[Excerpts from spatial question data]
>>>

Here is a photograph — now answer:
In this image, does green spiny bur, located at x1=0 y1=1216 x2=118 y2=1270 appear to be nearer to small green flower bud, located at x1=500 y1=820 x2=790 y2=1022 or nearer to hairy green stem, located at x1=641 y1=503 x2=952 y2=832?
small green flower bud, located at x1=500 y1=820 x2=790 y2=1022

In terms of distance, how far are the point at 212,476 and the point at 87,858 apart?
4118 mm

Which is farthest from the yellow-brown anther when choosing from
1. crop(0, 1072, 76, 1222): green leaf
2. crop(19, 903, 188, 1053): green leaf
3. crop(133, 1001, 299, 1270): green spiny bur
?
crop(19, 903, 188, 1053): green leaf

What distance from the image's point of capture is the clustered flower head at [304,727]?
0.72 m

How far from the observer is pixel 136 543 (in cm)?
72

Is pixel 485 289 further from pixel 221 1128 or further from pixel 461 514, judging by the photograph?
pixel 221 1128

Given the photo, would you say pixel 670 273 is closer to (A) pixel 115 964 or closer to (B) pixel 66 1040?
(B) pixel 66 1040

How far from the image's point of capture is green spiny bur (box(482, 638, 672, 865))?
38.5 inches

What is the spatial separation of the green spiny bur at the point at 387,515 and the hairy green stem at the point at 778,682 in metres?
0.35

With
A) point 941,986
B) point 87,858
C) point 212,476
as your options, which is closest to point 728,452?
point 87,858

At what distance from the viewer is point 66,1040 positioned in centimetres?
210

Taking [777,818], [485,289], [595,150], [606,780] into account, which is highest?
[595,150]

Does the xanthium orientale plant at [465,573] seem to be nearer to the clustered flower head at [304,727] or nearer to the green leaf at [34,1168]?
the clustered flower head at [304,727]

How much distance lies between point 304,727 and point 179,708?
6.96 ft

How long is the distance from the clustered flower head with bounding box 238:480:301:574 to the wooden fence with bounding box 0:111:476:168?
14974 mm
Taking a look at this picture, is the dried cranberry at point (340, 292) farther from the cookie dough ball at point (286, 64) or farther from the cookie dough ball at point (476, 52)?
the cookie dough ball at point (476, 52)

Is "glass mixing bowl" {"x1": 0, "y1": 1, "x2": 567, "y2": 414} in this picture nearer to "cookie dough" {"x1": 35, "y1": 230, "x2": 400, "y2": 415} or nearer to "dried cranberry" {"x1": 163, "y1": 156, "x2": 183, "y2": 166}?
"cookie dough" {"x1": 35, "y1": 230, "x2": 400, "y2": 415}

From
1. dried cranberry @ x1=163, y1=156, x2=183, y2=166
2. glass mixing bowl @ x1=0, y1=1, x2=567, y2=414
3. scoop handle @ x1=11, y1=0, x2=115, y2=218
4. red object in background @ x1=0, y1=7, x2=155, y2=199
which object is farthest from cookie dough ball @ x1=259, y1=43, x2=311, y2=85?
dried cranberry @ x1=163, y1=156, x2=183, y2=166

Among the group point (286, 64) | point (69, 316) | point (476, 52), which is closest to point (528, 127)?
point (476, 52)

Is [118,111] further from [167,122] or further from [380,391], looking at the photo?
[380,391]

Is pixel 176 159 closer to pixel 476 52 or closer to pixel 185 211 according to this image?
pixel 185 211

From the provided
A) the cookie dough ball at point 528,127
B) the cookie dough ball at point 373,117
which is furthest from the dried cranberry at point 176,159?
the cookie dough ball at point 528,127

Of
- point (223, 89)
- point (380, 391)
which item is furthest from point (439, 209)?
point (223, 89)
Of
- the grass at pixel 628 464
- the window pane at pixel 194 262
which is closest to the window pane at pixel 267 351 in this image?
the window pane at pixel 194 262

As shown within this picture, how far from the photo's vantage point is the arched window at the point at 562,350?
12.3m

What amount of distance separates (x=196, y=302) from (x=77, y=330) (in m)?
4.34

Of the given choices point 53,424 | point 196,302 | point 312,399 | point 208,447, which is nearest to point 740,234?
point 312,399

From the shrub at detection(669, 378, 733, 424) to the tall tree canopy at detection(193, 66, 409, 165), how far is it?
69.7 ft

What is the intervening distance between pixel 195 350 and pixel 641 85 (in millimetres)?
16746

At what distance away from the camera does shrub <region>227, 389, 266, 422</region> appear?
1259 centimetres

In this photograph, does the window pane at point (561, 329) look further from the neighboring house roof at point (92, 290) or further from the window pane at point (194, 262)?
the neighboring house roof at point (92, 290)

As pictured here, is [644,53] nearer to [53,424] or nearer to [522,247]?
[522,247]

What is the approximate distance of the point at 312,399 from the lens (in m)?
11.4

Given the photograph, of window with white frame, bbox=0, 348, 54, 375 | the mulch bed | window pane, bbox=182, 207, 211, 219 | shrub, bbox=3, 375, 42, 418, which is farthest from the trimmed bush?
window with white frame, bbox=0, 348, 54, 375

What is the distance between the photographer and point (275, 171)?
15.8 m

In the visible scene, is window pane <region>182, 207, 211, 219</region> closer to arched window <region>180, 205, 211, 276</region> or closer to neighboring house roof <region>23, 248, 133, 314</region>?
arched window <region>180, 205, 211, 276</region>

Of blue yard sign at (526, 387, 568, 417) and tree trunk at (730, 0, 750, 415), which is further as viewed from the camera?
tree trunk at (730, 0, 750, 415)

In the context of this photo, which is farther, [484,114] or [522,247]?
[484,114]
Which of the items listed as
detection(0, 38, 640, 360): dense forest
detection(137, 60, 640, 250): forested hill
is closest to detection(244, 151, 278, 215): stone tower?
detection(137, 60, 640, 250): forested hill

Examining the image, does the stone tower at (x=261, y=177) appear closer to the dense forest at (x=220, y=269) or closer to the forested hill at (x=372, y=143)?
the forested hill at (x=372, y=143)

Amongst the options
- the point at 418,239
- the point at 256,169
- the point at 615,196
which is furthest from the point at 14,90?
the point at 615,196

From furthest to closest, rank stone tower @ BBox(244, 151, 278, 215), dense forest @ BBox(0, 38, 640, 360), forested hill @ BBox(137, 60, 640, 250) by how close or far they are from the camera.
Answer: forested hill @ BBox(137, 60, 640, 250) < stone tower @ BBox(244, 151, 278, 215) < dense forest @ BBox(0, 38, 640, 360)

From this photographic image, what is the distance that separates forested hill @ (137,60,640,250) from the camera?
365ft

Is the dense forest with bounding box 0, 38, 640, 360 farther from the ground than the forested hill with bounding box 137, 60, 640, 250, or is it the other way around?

<<<

■ What you will do: Arrange the records from the line containing "From the shrub" through the line containing "1259 centimetres" as a two-column CSV with the headers question_text and answer_text, one row per record. Put each value in a single quoted field, with line breaks replaced by spaces.

■ Answer to this task:
question_text,answer_text
"From the shrub at detection(669, 378, 733, 424) to the tall tree canopy at detection(193, 66, 409, 165), how far is it?","69.7 ft"
"What is the intervening distance between pixel 195 350 and pixel 641 85 (in millimetres)?","16746"
"At what distance away from the camera does shrub <region>227, 389, 266, 422</region> appear?","1259 centimetres"